• TEXT SECTION:
Identity is defined in various ways, depending on who is doing it. It may be used to denote association with a given social, economic or political group. It may refer to the digital username and password that one uses to get access to a site or services online. It is generally the response to the question: who are you?
How does identity matter in economics and which definition of identity matters? Identity matters because people (their ability, endowments and preferences) are heterogenous. Ackerlof and Kranton (2000) in their seminal article, contend that choice of identity is critical in economics, as identity is an important determinant of behavior and because there are externalities associated with peoples’ identity choices. For purposes of this blog, Identity is that marker which corresponds to one particular individual/entity for a specific purpose and is used in transactions among people or between people and agencies or other bodies.
Policy. Policies addressing distribution, for example—of wealth, income, or skills, look to identity to understand the economic reasons for and, consequences of, economic heterogeneity. There are at least as many identities as there are people; in practice, there are many more, as every person has a number of different identities. There are many areas of policy relevance where policymakers desire to remove heterogeneity: for example, in access to job opportunities.
Usually policy targets focus on a limited set of possible heterogeneity—such as targeting groups of people above or below a certain income level for a tax. It is prohibitively costly to design a different policy for each unique individual. However, proper implementation requires universal identification, even if the eventual policy is targeted to a subgroup, say—the poor. Unless all the poor are identified, only a subset of targets will be reached. At the same time, the desire to be identified will depend on the costs and benefits of being so for each individual or entity.
Markets. Even if distributional issues did not concern the policymaker, knowing identity would still matter for economic outcomes. This is because markets face high transactions costs when identity cannot be established. But which concept of identity matters? Market transactions depend on identity being established uniquely for the transaction at hand—though not all aspects of a person’s identity are needed. Governments have identity too—usually several. There are at least as many relevant separate identities as there are agents transacting in the market or policy sphere.
What are the transactions costs? The first one is information asymmetry. I may know who I am, but my banker may not. The simplest Identity for a transaction could be provided by those who “know’ you physically, by reason of association. However, these Identities are not trusted outside the network. For any arms-length transaction to occur, an identity—based on a set of identifiers—(proof of identity) is necessary. My banker does not need to know my family or social network to believe that it is I standing in front of her trying to get access to my funds. She needs an identifier. However, to the village moneylender, my family may be the identifier. Another cost relates to assignment and enforcement of property rights/contracts. Ownership of an asset, the right to a resource or even the right to carry out an activity (such as polluting a river) must be assigned on the basis of identity. In some cases, the identity may not be a personal identity but a third-party one (such as a business).
Yet, in all countries, there are people who do not have formal Identities. This means that there are many transactions in which they cannot take part. They cannot register a business, open a bank account, or get social transfers. For many, Identity to mitigate information asymmetries and assign property rights, could confer substantial benefits. But, there are costs too; thus “informal” activities remain integral to all markets.
An obvious question is what sort of identifiers should be used to create Identity—name, height, weight, ethnicity, religion, fingerprints, DNA or all of the above? The answer varies according to the purpose. Tourism in Italy requires me to have a passport, not an employee identification number. No matter how an identity is derived, the key to an effective system is to minimize exclusion for the purpose at hand while managing costs and to maximize ease of use.
Countries and companies are increasingly using digital means for unique identity—biometrics are an example, but there are numerous others; public and private. The digital world has spawned a world of alternate identities that are privately created and managed and allow arms-length transactions. However, all these private Identities cannot replace that provided by government—the final arbiter, reflecting the externalities associated with identity.
In sum, establishing Identity has benefits for policy, markets and thus people; both the supply of and demand for an identity depend on the benefits conferred and costs incurred.

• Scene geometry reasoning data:
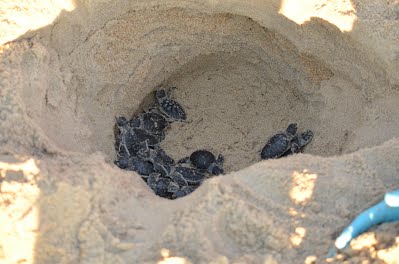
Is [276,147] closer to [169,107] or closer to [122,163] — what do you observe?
[169,107]

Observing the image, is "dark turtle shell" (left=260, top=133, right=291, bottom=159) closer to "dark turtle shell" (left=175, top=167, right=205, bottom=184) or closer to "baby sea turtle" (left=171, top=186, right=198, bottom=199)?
"dark turtle shell" (left=175, top=167, right=205, bottom=184)

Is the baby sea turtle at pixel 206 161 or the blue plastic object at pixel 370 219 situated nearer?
the blue plastic object at pixel 370 219

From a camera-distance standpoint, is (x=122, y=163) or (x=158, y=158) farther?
(x=158, y=158)

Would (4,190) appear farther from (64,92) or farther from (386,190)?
(386,190)

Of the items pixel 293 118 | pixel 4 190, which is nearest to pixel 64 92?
pixel 4 190

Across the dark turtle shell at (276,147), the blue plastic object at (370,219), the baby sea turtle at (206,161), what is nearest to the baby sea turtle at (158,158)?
the baby sea turtle at (206,161)

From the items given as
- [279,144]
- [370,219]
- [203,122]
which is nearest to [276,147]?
[279,144]

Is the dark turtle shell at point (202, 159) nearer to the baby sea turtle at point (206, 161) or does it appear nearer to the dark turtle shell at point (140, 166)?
the baby sea turtle at point (206, 161)
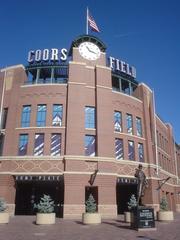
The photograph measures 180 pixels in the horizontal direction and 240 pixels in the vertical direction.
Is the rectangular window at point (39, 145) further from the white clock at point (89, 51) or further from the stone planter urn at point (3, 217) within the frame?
the white clock at point (89, 51)

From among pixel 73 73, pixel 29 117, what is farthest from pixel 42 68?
pixel 29 117

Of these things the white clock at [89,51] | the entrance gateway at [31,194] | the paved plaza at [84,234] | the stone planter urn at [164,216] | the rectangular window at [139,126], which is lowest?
the paved plaza at [84,234]

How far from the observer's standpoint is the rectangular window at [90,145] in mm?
29983

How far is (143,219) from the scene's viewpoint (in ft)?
55.0

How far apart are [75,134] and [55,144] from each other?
2.72 meters

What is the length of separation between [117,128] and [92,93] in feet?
18.3

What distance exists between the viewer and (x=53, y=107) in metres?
31.7

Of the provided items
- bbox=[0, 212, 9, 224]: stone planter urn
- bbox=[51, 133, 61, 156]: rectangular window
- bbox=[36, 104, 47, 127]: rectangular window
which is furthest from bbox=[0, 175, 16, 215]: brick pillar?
bbox=[0, 212, 9, 224]: stone planter urn

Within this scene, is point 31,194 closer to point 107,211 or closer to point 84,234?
point 107,211

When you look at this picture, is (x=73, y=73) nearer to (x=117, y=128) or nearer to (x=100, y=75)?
(x=100, y=75)

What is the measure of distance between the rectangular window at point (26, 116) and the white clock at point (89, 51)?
1079 cm

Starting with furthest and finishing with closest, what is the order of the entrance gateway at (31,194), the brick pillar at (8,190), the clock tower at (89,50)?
the clock tower at (89,50) < the entrance gateway at (31,194) < the brick pillar at (8,190)

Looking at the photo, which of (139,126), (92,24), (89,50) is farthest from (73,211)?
(92,24)

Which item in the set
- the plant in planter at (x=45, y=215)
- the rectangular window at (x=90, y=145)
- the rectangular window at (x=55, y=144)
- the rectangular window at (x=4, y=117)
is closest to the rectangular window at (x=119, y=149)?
the rectangular window at (x=90, y=145)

• TASK SET:
1 – Using the text on identity, decide whether each statement agrees with it: (a) a policy aimed at a subgroup needs only that subgroup to be identified; (b) privately created digital identities can replace the identity that government provides; (c) tourism in Italy calls for a passport. Answer yes or no for each and quote the words of the text that decide it.
2 – Write out the part of the text on identity between "Policy. Policies addressing" and "to job opportunities.", inclusive.

• RESULTS:
1 –
(a) No: "proper implementation requires universal identification, even if the eventual policy is targeted to a subgroup"
(b) No: "all these private Identities cannot replace that provided by government"
(c) Yes: "Tourism in Italy requires me to have a passport, not an employee identification number."

2 –
Policy. Policies addressing distribution, for example—of wealth, income, or skills, look to identity to understand the economic reasons for and, consequences of, economic heterogeneity. There are at least as many identities as there are people; in practice, there are many more, as every person has a number of different identities. There are many areas of policy relevance where policymakers desire to remove heterogeneity: for example, in access to job opportunities.